A One-Page Contract (Drop-In)
System role: Airline refund assistant. Use only provided context.
Rules:
- Rank evidence by retrieval_score; break ties by newest effective_date.
- Prefer primary sources: "policy.md" > email > blog.
- Quote minimal spans; include source_ids for each quoted claim.
- If key fields missing (fare_class OR schedule_change_minutes), ask for them.
- If sources conflict, do not harmonize. Flag discrepancy and present both claims with dates.
- Refuse if evidence is outside freshness window (>= 60 days) unless explicitly marked "current".
Output JSON:
{
"answer": "...",
"citations": ["policy:2025-09-29#threshold", "pnr:AB1234#fare"],
"missing": [],
"uncertainty": 0.0-1.0,
"rationale": "one concise sentence"
}
The Context Pack We Feed the Model
{
"task": "Refund eligibility for PNR AB1234",
"claims": [
{
"id": "policy:2025-10-02#threshold",
"text": "Refund eligible if schedule change >= 90 minutes.",
"effective_date": "2025-10-02",
"retrieval_score": 0.94,
"source_type": "primary"
},
{
"id": "pnr:AB1234#delta",
"text": "Original dep 08:00 → new dep 11:45 (change=225 minutes).",
"effective_date": "2025-10-11",
"retrieval_score": 0.91,
"source_type": "system"
},
{
"id": "pnr:AB1234#fare",
"text": "Fare class: Basic Economy (B).",
"effective_date": "2025-10-11",
"retrieval_score": 0.88,
"source_type": "system"
}
],
"policies": {
"freshness_days": 60,
"tie_break": "newest",
"max_tokens_ctx": 3500,
"required_fields": ["fare_class", "schedule_change_minutes"]
}
}
Shaping: From Documents to Atomic Claims
Normalize: Extract threshold values, effective dates, and exceptions into discrete claims.

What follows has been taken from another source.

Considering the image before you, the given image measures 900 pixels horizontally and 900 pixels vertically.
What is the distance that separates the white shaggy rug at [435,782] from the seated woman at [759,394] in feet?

Timestamp: Every claim must carry an effective_date.
Deduplicate: Merge duplicates by source tier and date; keep the highest-tier, newest claim.
Compress with guarantees: Summaries must link back to originals; no “free” paraphrases.

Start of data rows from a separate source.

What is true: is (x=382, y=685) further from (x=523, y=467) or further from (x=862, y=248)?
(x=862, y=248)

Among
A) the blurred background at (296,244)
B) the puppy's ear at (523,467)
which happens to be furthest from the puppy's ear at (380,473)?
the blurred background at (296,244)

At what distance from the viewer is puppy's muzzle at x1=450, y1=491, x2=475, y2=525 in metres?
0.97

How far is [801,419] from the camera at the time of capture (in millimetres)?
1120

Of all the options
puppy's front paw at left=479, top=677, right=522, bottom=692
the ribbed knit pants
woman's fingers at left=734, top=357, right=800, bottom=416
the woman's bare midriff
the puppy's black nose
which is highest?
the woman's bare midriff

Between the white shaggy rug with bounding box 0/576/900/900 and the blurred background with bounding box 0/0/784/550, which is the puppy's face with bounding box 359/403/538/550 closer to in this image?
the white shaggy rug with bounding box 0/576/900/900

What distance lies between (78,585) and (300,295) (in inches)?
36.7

This makes the model’s job simple: apply rules to a clean set of facts.
Validation: Guardrails That Run Before Output
A thin post-processor checks:
Schema validity: All required JSON fields present.
Citation coverage: Every factual span maps to a source_id.

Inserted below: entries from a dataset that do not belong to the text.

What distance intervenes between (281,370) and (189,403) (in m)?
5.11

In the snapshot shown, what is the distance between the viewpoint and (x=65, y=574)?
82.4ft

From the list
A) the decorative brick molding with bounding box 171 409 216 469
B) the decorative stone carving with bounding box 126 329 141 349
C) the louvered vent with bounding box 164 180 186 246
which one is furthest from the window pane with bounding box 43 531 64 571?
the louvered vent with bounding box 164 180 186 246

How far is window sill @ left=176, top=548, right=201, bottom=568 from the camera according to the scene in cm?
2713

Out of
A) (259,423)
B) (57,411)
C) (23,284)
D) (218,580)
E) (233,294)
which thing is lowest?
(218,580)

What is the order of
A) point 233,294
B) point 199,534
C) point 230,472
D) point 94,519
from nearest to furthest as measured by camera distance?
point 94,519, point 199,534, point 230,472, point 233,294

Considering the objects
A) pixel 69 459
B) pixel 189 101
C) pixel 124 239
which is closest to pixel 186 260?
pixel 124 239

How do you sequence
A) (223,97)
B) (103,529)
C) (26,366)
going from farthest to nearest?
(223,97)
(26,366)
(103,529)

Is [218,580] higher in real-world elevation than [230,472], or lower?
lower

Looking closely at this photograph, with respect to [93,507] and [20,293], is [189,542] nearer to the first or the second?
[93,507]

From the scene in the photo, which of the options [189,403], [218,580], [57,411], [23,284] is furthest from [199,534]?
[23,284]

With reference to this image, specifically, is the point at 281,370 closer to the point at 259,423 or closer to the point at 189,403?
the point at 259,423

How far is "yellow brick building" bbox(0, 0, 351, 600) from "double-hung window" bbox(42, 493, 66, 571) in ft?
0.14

Freshness & conflict flags: Out-of-window sources demoted; unresolved conflicts must be surfaced.
Uncertainty threshold: If inputs are incomplete or contradictory, return “ask-for-more” or “refuse.”
What We Measured (and Improved)
Grounded accuracy: % of answers consistent with current policy.
Citation precision/recall: Are citations correct and complete?
Abstention quality: When missing data, did we ask the right follow-up instead of guessing?
Cost & latency: Tokens and response time per successful answer.
Discrepancy surfacing: % of conflicts flagged before reaching users.
Within two weeks, grounded accuracy rose from 78% → 95%, citation precision from 62% → 93%, and unnecessary escalations fell by a third. Token spend dropped because the model stopped thrashing between irrelevant sources.
Rollout Playbook You Can Reuse
Policy inventory: Centralize refund/return/eligibility rules with versioned dates.
Contract first: Write the one-page rules + JSON schema and treat it like code.
Shaper: Build a small service that emits atomic, timestamped claims with source IDs.
Retriever: Add filters for tenant, region, and freshness before relevance.
Validator: Enforce schema, citations, and uncertainty before showing output.
CI evals: Record real tickets; replay them as “context packs” on every change.
Dashboards: Track grounded accuracy, policy adherence, abstention quality, cost, and latency.
The Result
The assistant now answers, cites, and—when it must—asks for exactly the missing field (e.g., fare family or country of departure) instead of guessing. Agents trust it. Auditors can trace it. Customers get consistent outcomes. That’s context engineering: not bigger models, but better evidence, rules, and proof.
Takeaway
If you want a quick start: write the one-page contract, shape policy into atomic, dated claims, and enforce citations and uncertainty on output. Do this for any high-stakes workflow—refunds, warranties, fee disputes, benefit eligibility—and you’ll convert fluent text into reliable decisions that stand up in the real world.